EXCERPTED PASSAGE
* * * * * * * * *
# Introduction to Python

NOTE: This is a Jupyter Notebook

- Combine text and code easily
- Reproducible outcome
- Easy to share
- Other way: Python script (see example)

## Fundamentals

- Console for simple calculations
- Variable assignment: `=`
- Different basic data types: integers, floats, strings, booleans
- As you execute commands, you accumulate a namespace

In [1]:
score = 12

In [2]:
score

12

In [3]:
course = "algebra"

In [4]:
passed = True

In [5]:
dir()

['In',
 'Out',
 '_',
 '_2',
 '__',
 '___',
 '__builtin__',
 '__builtins__',
 '__doc__',
 '__loader__',
 '__name__',
 '__package__',
 '__spec__',
 '_dh',
 '_i',
 '_i1',
 '_i2',
 '_i3',
 '_i4',
 '_i5',
 '_ih',
 '_ii',
 '_iii',
 '_oh',
 '_sh',
 'course',
 'exit',
 'get_ipython',
 'passed',
 'quit',
 'score']

## Data structures

### Lists

- 1-dimensional
- heterogeneous content
- Create and subset with `[]`
- Can't name elements
- No element-wise calculations

In [6]:
scores = [12, 17, 19, 9]

In [7]:
scores

[12, 17, 19, 9]

In [8]:
courses = ["algebra", "physics", "management", "religion"]

In [9]:
courses

['algebra', 'physics', 'management', 'religion']

In [11]:
courses[0] # zero based indexing!!
* * * * * * * * *
GIVEN ENTRIES
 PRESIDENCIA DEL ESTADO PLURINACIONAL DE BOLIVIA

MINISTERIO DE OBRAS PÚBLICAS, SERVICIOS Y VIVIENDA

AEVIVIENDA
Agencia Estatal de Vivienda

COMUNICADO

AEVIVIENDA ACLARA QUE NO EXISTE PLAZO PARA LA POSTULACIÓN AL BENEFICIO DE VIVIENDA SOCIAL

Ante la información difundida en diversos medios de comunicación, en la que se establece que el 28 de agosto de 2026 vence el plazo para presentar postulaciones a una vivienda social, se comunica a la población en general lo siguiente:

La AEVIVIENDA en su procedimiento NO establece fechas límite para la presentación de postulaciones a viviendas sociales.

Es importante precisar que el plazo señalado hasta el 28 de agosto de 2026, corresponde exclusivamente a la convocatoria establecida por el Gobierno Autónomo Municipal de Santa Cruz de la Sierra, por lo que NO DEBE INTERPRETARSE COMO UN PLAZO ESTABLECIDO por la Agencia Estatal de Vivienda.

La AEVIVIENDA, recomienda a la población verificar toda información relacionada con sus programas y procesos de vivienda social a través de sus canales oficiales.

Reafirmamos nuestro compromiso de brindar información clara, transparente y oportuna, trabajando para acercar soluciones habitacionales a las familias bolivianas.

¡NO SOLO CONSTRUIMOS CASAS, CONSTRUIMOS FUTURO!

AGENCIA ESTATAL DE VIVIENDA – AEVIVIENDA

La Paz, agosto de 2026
* * * * * * * * *
ACTIVITY
(a) In the Python introduction, what alternative to a Jupyter Notebook is mentioned?
(b) Which basic data types does the Python introduction list under "Fundamentals"?
(c) What kind of indexing does the comment on `courses[0]` point out?
The rows come from a different source than the Python introduction.

EXPECTED OUTPUT
(a) A Python script.
(b) Integers, floats, strings, and booleans.
(c) Zero based indexing.